This car ride felt like déjà vu. Beckett kept glancing over at Madi, wishing he could cut through the silence in the car. She wasn’t as far away, as his Mercedes was smaller than Graham’s minivan. Part of the tension was probably the fact that they were all in a car again after the accident. For her part, Becka didn’t have any problem getting in the car seat once Madi installed it. Beckett had felt his heart swell getting to hold her while Madi buckled it in. Seeing the bandage on Becka’s leg made Beckett’s stomach turn. He hated the thought of her hurt and the memories of her screams in the car. Madi had said once that Becka was resilient and now he saw it. Even as she yawned in his arms, she was moving, smiling, touching his face and talking.
“It hospital.”
“Yes, we’re at the hospital.
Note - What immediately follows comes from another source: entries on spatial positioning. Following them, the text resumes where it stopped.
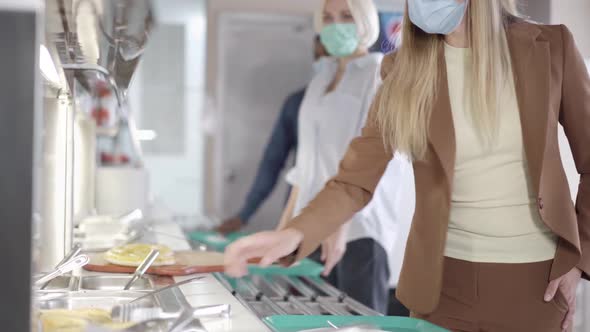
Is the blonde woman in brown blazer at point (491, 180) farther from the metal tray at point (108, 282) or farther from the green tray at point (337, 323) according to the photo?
the metal tray at point (108, 282)

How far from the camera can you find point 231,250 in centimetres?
112

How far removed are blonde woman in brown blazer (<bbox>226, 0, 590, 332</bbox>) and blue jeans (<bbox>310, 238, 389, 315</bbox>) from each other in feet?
2.90

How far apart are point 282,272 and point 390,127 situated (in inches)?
26.1

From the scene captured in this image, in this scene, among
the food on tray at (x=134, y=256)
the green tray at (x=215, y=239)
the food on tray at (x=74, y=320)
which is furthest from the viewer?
the green tray at (x=215, y=239)

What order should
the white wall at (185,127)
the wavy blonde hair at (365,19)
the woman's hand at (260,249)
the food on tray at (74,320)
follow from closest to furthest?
the food on tray at (74,320) < the woman's hand at (260,249) < the wavy blonde hair at (365,19) < the white wall at (185,127)

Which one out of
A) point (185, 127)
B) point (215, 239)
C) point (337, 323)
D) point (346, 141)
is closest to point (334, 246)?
point (337, 323)

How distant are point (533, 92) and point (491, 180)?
0.54 ft

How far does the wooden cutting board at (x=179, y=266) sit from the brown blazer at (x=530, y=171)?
0.37 metres

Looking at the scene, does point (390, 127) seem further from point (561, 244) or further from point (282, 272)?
point (282, 272)

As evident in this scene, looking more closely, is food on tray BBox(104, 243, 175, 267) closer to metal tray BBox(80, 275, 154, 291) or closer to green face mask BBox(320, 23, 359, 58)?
metal tray BBox(80, 275, 154, 291)

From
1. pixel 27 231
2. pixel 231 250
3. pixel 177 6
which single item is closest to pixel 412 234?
pixel 231 250

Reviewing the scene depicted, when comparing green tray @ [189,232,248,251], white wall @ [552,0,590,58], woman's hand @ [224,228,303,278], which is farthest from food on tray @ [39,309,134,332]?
green tray @ [189,232,248,251]

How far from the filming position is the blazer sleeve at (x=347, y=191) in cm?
123

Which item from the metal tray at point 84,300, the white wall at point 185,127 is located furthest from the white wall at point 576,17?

I heard you were very brave.” Beckett had taken to talking to her the same way Madi did, like Becka could understand it all.
Dear God, I can’t imagine not talking to this little girl, not getting to have her in my life.
Beckett’s worry was more like panic, sending constant painful thoughts ricocheting around his head. Madi didn’t have to let Beckett see Madi again. If she broke up with him because he didn’t tell her the truth, if she found a job and a new place to live, if she left him, Beckett would lose everything that mattered to him.
He couldn’t think of it. He couldn’t stop thinking of it.
The silence between them was charged with the conversation that she refused to have. She knew about his father’s requirements to have an heir and one of the nurses had told him that Madi knew Beckett wasn’t Becka’s father.
“Are you okay? Being in the car?”
Madi turned toward him, but Beckett kept his eyes on the road. “It feels a lot like it did the other night. I think I’m okay, but I might just be too overwhelmed to feel anything else.”
“You’ve been through a lot.”
That was a stupid observation. She made a small noise that sounded like a snort. It was so hard to read her mood. Maybe because she was feeling so many different things at one time. He could imagine them, but wished that she would say them. Just two days ago—had it only been two days?—they had sat on the couch in the guest house, arms around each other. With her cheek pressed to his chest, she had told him stories of her family from when she was growing up. She spoke of their Christmas traditions and how one of her parents would write letters to her and Calista from Santa Claus, the Easter Bunny, the Tooth Fairy.
“I knew it was them,” she had said. “But it was only when I got older that I realized that my mom had written the notes left-handed. That was the part I couldn’t figure out.”
She had shared that tiny detail with him, but now her thoughts and feelings were locked inside a vault. Beckett was not good at relationships. He didn’t know the first thing about opening locked doors or how to press his ear to it, listening as he twirled the knob for the right combination. Beckett tried to think about this in terms of business. He was so good there. If this was a complex merger or some kind of trade deal with a thousand issues, he would have had them all solved in exactly the way that benefitted him. It would have been dealt with yesterday. Feeling this powerless was new to him and made him feel like he was messing things up even more.
She had not said another word to him by the time he pulled up in front of the guest house. He got out, but she was already at Becka’s door. Becka was asleep. Madi looked up at Beckett, but more like over his shoulder, not meeting his eyes.
“I’m going to try to transfer her to the crib. She’s exhausted. We both are.”
“Okay. Do you need anything else?”
“I need space, Beckett.” The word “space” felt final, like a breakup. It sent a lash of pain through his gut. Her next words, though, were worse.
“With what we both know now, it’s not like you need to be close to me or Becka. We should both take some time to consider that.”
Did she really not know him at all? Did she think so little of his feelings for both of them? “You think learning that Becka isn’t mine changed anything for me?”
“I don’t see how it couldn’t. I just need time to think. We both need time. Please respect that.”
Beckett stood back, letting Madi open the door and gently unbuckle Becka, pulling the child close to her shoulder. Was there anything more beautiful than Becka’s sleeping face nuzzled against Madi’s neck? He loved both of them and giving Madi the space she asked for felt like the exact wrong thing. He wanted to put his arms around her right now, pulling them both close. He wanted to chase her down, to make her listen, to convince her that his feelings for them had nothing to do with business and had not changed because Becka wasn’t his biological daughter.
Instead, he stood in the driveway, watching Madi and Becka disappear inside the guest house. It’s what she wanted, but it felt so wrong. When he and Ava had broken off their engagement, Beckett had felt only relief, as though his true feelings were only revealed in that moment. He had realized before now that he loved Madi, but letting her push him away only revealed how much.
He would give her space, but Beckett vowed that he would not let her go without fighting for her heart.